[GIS] Distance based random point selection in r

distancerrandomsample

To avoid clustering in subsequent analysis I try to randomly select points of a SpatialPointsDataFram with a given distance between the points. The remaining part should be devided for test analysis. I found Randomly sampling points in R with minimum distance constraint? from which I think it leads the right way, but I am not completely sure about the code.

Maybe there is function, like sample, that already includes a distance parameter?

Best Answer

Well, if it was as simple as an out-of-the-box sample function with a distance argument, I would have provided that as a solution (although now, I may write one). Depending on your sample, you can actually add bias to the resulting subsampled data by adding an explicit distance criteria. There are also cases, with highly clustered data juxtaposed with randomly distributed observations, where you may weaken the autocorrelation but, functionally, not remove it. I know that distance-based subsampling is common practice in RSF models but, it is quite arbitrary in both application and legacy.

One thing I would recommend trying, in reducing autocorrelation or pseudoreplication (in this case interchangeable terms), is to subsample the data based on the observed spatial process itself. The function "pp.subsample" in the spatialEco package will create a subsample based on the expected spatial intensity function of the observed data thus, reducing clustering. A quick look at the data will indicate if one would want a 1st or 2nd order bandwidth.
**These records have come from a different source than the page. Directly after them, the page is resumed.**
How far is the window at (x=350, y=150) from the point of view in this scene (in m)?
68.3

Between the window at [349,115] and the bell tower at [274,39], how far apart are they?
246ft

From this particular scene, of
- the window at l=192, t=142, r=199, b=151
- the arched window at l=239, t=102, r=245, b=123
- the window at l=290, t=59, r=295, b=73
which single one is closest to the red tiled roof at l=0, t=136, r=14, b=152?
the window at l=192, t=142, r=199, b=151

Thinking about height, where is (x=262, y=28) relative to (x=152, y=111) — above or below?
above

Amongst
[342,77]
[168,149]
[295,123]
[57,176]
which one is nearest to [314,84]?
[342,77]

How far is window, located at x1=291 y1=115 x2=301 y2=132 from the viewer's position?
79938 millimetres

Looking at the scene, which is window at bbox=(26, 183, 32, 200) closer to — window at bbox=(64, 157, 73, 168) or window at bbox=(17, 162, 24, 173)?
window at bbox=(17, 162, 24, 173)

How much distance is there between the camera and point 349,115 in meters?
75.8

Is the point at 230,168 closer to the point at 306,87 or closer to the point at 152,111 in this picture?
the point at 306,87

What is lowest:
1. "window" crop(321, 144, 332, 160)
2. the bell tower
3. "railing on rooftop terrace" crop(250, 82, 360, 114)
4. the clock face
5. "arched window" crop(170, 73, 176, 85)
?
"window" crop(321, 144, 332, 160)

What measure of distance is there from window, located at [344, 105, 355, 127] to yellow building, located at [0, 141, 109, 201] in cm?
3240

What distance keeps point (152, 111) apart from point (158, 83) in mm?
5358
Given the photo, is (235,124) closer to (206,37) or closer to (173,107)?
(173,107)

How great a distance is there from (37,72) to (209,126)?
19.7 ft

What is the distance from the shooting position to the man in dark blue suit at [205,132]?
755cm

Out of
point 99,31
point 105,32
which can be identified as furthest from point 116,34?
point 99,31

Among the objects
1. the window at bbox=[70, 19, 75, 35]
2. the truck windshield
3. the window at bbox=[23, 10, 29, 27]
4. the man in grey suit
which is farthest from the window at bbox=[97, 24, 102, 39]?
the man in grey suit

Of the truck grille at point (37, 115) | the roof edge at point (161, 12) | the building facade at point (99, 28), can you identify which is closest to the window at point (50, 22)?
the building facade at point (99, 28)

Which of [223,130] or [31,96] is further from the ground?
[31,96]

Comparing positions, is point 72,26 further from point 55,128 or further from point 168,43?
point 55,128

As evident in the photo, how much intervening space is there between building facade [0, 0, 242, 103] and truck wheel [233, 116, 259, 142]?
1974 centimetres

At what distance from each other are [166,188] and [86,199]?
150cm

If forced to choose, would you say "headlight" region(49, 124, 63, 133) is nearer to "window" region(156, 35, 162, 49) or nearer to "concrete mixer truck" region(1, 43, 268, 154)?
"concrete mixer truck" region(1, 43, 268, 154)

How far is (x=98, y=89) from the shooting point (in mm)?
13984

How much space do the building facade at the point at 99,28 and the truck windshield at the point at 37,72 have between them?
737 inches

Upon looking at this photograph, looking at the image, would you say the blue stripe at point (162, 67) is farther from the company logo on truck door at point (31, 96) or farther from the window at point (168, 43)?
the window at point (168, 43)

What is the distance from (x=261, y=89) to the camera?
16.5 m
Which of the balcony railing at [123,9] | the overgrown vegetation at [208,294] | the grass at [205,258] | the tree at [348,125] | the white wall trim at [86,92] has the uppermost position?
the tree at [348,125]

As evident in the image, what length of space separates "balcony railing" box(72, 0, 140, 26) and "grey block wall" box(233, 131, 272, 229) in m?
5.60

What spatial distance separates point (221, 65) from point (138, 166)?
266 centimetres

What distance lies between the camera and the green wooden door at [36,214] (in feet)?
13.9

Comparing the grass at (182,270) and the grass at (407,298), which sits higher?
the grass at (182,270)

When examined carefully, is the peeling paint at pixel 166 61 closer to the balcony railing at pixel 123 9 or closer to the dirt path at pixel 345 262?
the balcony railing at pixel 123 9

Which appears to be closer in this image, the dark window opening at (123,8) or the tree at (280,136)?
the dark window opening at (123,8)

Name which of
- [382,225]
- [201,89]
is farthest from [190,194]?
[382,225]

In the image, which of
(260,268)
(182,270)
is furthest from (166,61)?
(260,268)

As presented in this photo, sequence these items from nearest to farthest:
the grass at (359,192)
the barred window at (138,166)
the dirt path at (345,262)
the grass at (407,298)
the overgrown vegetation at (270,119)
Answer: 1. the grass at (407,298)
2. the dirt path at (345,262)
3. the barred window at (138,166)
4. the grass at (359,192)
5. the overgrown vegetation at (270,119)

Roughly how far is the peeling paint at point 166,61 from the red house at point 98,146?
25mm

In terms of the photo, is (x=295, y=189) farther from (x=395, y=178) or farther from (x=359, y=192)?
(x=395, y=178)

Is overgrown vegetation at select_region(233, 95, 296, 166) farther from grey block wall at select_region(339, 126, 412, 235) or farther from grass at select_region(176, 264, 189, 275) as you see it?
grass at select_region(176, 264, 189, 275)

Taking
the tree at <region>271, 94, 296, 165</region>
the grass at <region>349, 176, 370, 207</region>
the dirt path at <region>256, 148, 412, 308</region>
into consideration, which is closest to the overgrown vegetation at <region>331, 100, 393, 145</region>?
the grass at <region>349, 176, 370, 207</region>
If there is significant localized clustering then I would recommend sigma = "diggle" or " stoyan". In contrast, if there is weak clustering over large distance lags, then a 1st order bandwidth, like "scott", is in order.

The size (n) of the subsample is slightly more complicated and you may need to perform a power test to find the trade-off between a degree of weak autocorrelation, that will likely not effect iid or residual error in an OLS or GLM, and statistical power given sample size.